= William Moses (businessman) =

American entrepreneur and investor

William "Bill" Daniel Moses Jr. (born July 27, 1962) is an American entrepreneur and investor, specializing in the beverage industry. He is the co-founder of Kevita, a probiotic beverage company. He is currently Founder & CEO of Flying Embers, an alcoholic beverage line made of adaptogenic organic "hard" kombucha.

== Early life and career ==
Moses was born on July 27, 1962, in Homestead, Pennsylvania. Moses graduated from the University of Virginia in 1985 and started a career in finance and investment banking.

In 1997, Moses became the co-founder and CEO of Recovery Television Network and RNetHealth.com, a JV with Liberty Media, later sold to Liberty Media.

== Business ventures ==
Moses co-founded KeVita, Inc. in 2009 and served as its Chairman and CEO. KeVita provided the healthy beverage sector with a sparkling, probiotic functional beverage and kombucha for health-conscious consumers.

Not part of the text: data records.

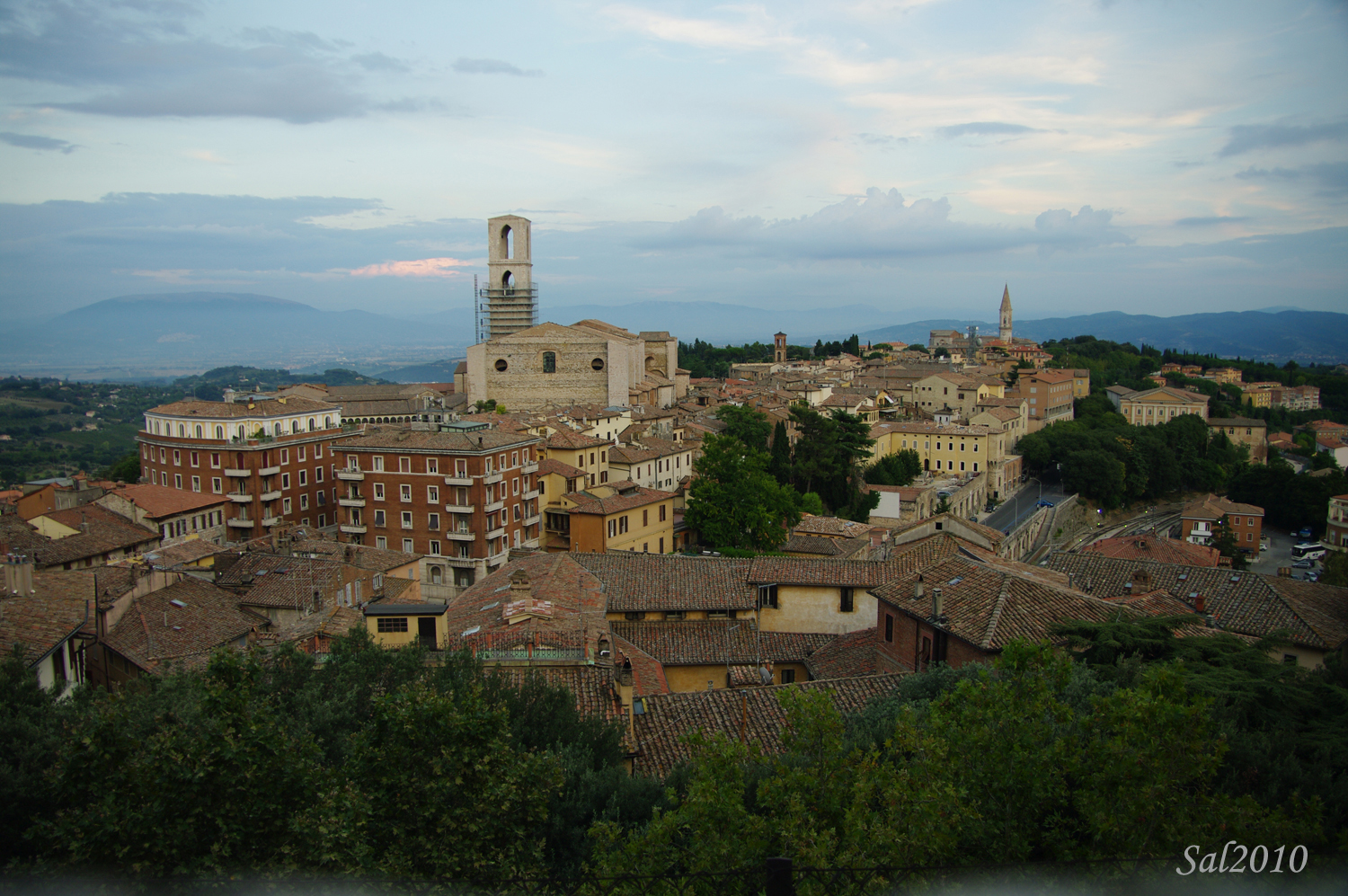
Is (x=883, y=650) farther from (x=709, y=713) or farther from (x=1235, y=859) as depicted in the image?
(x=1235, y=859)

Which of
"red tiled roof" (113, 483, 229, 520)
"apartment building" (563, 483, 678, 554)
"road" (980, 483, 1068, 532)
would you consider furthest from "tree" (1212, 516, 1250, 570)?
"red tiled roof" (113, 483, 229, 520)

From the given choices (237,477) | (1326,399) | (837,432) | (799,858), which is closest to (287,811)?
(799,858)

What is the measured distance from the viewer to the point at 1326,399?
105812 mm

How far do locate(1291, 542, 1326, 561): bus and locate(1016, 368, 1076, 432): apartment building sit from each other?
1035 inches

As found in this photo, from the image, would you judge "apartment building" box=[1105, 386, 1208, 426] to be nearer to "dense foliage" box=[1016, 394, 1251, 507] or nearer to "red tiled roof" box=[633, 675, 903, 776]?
"dense foliage" box=[1016, 394, 1251, 507]

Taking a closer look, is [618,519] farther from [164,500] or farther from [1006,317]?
[1006,317]

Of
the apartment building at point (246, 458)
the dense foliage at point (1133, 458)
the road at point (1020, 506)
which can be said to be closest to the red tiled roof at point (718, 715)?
the apartment building at point (246, 458)

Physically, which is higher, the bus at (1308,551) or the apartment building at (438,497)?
the apartment building at (438,497)

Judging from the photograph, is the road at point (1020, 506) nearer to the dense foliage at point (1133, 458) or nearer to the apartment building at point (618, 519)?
the dense foliage at point (1133, 458)

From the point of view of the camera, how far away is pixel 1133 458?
64.1 m

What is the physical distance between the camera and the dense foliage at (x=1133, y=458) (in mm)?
61156

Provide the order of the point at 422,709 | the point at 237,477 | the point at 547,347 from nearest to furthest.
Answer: the point at 422,709, the point at 237,477, the point at 547,347

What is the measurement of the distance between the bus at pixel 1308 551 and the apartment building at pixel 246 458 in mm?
49353

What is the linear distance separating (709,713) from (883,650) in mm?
5155
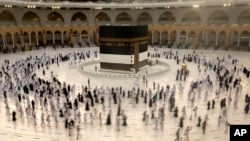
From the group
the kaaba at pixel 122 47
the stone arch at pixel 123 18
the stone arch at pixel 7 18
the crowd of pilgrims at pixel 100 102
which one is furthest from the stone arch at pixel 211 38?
the stone arch at pixel 7 18

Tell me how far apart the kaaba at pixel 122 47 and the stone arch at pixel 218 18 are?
854 inches

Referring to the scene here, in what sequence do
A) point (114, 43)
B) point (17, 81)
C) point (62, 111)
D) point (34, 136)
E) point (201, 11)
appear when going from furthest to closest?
point (201, 11) < point (114, 43) < point (17, 81) < point (62, 111) < point (34, 136)

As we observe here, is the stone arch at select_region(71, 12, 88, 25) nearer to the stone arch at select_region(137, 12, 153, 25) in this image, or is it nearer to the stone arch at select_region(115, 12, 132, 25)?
the stone arch at select_region(115, 12, 132, 25)

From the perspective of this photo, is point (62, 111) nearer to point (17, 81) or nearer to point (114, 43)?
point (17, 81)

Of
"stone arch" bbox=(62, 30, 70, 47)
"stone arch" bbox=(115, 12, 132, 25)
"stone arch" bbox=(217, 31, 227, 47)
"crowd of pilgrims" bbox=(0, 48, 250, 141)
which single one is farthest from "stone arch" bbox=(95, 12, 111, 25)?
"crowd of pilgrims" bbox=(0, 48, 250, 141)

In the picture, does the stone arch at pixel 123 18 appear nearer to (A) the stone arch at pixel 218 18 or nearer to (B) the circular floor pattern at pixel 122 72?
(A) the stone arch at pixel 218 18

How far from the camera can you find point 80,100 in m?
14.2

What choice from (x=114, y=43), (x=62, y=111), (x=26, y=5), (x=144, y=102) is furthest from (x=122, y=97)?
(x=26, y=5)

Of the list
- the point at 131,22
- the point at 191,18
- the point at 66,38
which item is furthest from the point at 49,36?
the point at 191,18

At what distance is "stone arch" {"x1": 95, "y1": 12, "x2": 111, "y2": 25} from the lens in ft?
153

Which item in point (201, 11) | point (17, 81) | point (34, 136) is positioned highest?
point (201, 11)

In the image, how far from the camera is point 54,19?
4453 centimetres

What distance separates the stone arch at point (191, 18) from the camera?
1629 inches

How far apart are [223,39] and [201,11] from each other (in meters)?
5.99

Bill developed KeVita from a small, regional brand to an international leader selling to 20,000+ retail locations across North America. Under his leadership, KeVita earned consistent recognition as a high–growth brand, transforming the functional beverage space. PepsiCo acquired Kevita for $220 million in 2016.

In 2016, Moses founded the R&D company, Fermented Sciences Inc. Moses next joined Whipstitch Capital in 2017 as the company's Senior Operating and Strategic Advisor. He was then named Executive Chairman of ICONIC Protein Drink in September 2017.

In 2018, Moses joined the board of directors of Koia, manufacturer of a plant-based, protein beverage.

Moses is a strategic advisor, principal shareholder and board member of Wilde Brands, Vive Organic Wellness Shots, and Yooga Superfood Cup.

Moses is the Founder and Chairman of the Board of the Personalized Health Association, a federal 501 c4 advocacy organization.

== Awards and recognition ==

Recipient of the Ellis Island Medal of Honor by the National Ethnic Coalition of Organizations (NECO) for his outstanding citizenship, individual achievements and encouragements of cultural unity.

Named Honorary Chair of Cable Positive, a 501c3 that raised the awareness of AIDS via the media.

Moses is a member of the Board of Directors for the World Business Academy a non-profit and think tank in Santa Barbara, CA that advises business on environmental and social issues.